§ **Task to carry out**
Print the lines of the listing below without changes, starting at the line that contains "As observable in" and continuing to the end of the listing.

§ **Collected data**
▬▬▬
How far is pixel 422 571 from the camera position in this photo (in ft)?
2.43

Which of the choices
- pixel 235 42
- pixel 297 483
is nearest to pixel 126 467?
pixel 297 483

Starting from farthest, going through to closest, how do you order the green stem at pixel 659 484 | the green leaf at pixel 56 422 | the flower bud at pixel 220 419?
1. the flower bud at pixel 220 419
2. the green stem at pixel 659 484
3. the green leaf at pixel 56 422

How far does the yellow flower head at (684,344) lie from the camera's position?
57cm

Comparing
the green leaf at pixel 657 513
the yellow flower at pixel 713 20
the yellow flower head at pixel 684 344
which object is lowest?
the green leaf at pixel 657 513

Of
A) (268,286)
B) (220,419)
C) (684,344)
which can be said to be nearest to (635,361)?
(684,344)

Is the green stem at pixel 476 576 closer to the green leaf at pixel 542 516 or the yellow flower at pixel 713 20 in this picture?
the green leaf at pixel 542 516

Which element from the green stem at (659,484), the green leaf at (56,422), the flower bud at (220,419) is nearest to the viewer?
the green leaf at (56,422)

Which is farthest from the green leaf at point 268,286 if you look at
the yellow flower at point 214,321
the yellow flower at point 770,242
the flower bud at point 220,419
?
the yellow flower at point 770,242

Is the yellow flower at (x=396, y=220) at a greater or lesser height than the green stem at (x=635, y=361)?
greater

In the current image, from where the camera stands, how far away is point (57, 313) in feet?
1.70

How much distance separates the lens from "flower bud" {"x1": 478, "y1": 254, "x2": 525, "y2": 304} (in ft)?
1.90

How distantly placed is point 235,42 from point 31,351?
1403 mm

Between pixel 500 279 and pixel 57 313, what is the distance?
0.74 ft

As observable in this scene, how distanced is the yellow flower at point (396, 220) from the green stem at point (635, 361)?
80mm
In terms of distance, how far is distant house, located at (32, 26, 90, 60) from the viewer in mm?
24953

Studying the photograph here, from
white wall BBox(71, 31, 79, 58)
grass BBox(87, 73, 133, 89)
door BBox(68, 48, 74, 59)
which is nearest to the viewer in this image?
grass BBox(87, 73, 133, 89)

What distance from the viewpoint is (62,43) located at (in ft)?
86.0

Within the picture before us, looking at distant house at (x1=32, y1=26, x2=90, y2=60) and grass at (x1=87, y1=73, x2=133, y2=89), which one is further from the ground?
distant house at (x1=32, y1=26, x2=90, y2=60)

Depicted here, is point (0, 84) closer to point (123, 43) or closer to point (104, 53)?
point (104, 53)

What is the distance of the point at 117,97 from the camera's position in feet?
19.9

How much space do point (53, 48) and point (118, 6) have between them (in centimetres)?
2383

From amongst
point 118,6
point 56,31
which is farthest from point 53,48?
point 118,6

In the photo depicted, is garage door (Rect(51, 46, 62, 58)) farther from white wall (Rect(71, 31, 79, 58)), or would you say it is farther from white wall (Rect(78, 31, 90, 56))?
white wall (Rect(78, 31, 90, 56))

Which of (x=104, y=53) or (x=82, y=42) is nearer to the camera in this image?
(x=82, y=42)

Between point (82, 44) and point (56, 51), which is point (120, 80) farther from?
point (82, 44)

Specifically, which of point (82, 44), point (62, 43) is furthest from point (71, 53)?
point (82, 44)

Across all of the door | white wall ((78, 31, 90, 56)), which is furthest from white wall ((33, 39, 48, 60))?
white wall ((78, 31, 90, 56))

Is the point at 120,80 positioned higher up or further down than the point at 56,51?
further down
▬▬▬
§ **Result below**
As observable in this scene, how distanced is the yellow flower at point (396, 220) from the green stem at point (635, 361)?
80mm
In terms of distance, how far is distant house, located at (32, 26, 90, 60) from the viewer in mm?
24953

Studying the photograph here, from
white wall BBox(71, 31, 79, 58)
grass BBox(87, 73, 133, 89)
door BBox(68, 48, 74, 59)
which is nearest to the viewer in this image?
grass BBox(87, 73, 133, 89)

What distance from the viewpoint is (62,43) located at (in ft)?
86.0

Within the picture before us, looking at distant house at (x1=32, y1=26, x2=90, y2=60) and grass at (x1=87, y1=73, x2=133, y2=89), which one is further from the ground?
distant house at (x1=32, y1=26, x2=90, y2=60)

Depicted here, is point (0, 84) closer to point (123, 43) or closer to point (104, 53)?
point (104, 53)

What is the distance of the point at 117,97 from the camera's position in feet?
19.9

How much space do point (53, 48) and point (118, 6) have between them (in centimetres)?
2383

From amongst
point 118,6
point 56,31
which is farthest from point 53,48?
point 118,6

In the photo depicted, is garage door (Rect(51, 46, 62, 58)) farther from white wall (Rect(71, 31, 79, 58)), or would you say it is farther from white wall (Rect(78, 31, 90, 56))?
white wall (Rect(78, 31, 90, 56))

Which of (x=104, y=53) or (x=82, y=42) is nearer to the camera in this image?
(x=82, y=42)

Between point (82, 44) and point (56, 51), which is point (120, 80) farther from?
point (82, 44)

Specifically, which of point (82, 44), point (62, 43) is furthest from point (71, 53)?
point (82, 44)

Across all of the door | white wall ((78, 31, 90, 56)), which is furthest from white wall ((33, 39, 48, 60))?
white wall ((78, 31, 90, 56))

Is the point at 120,80 positioned higher up or further down than the point at 56,51?
further down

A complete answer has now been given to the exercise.